*The records*.
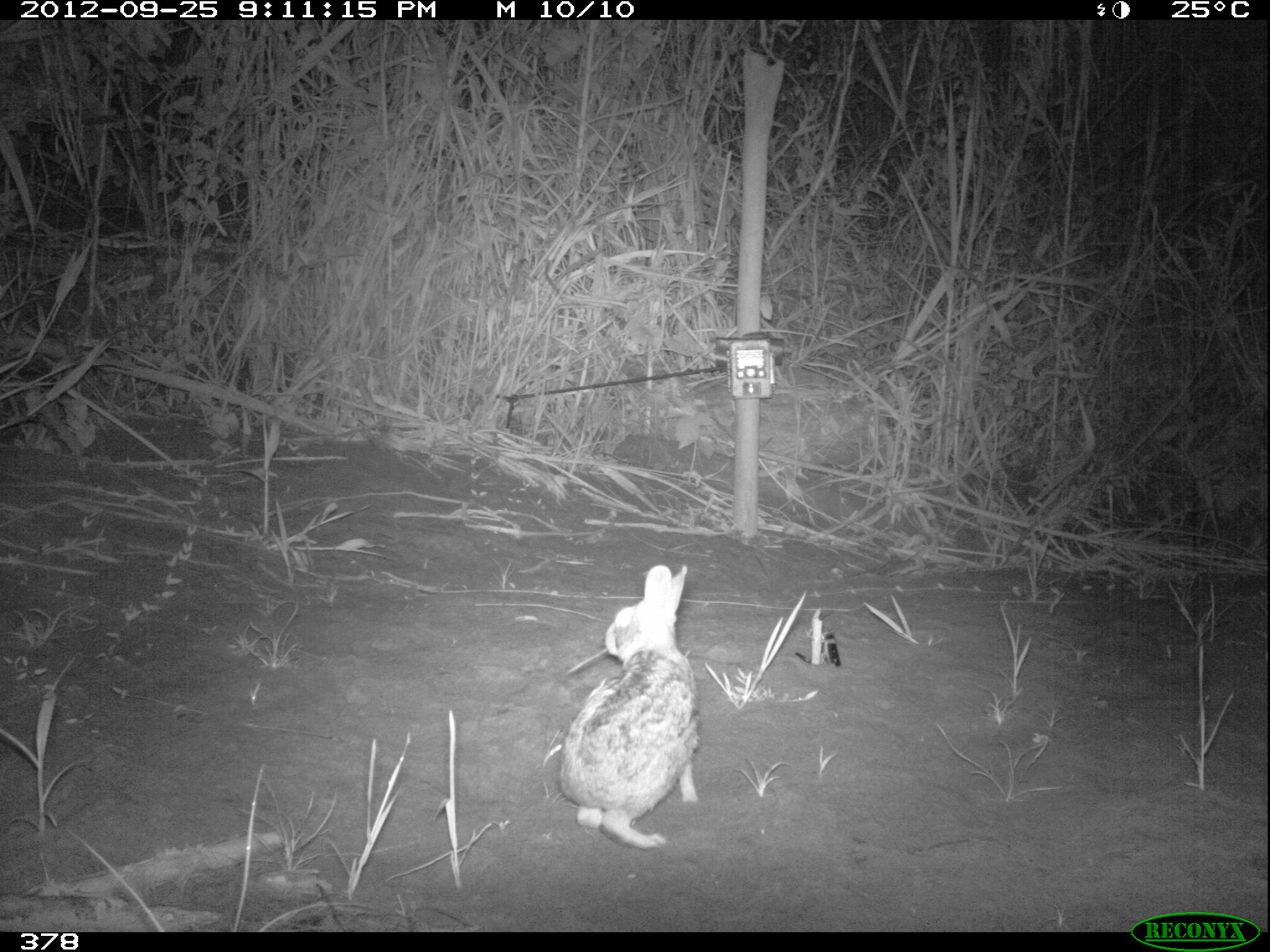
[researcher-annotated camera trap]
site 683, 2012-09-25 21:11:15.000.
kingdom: Animalia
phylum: Chordata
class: Mammalia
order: Lagomorpha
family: Leporidae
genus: Sylvilagus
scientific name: Sylvilagus brasiliensis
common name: tapeti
Sylvilagus brasiliensis (tapeti).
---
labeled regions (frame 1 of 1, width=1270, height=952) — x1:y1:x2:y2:
sylvilagus brasiliensis: 558:565:699:849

*Task to complete*.
Pictures must be left out when the records are transcribed exactly.

*Answer box*.
[researcher-annotated camera trap]
site 683, 2012-09-25 21:11:15.000.
kingdom: Animalia
phylum: Chordata
class: Mammalia
order: Lagomorpha
family: Leporidae
genus: Sylvilagus
scientific name: Sylvilagus brasiliensis
common name: tapeti
Sylvilagus brasiliensis (tapeti).
---
labeled regions (frame 1 of 1, width=1270, height=952) — x1:y1:x2:y2:
sylvilagus brasiliensis: 558:565:699:849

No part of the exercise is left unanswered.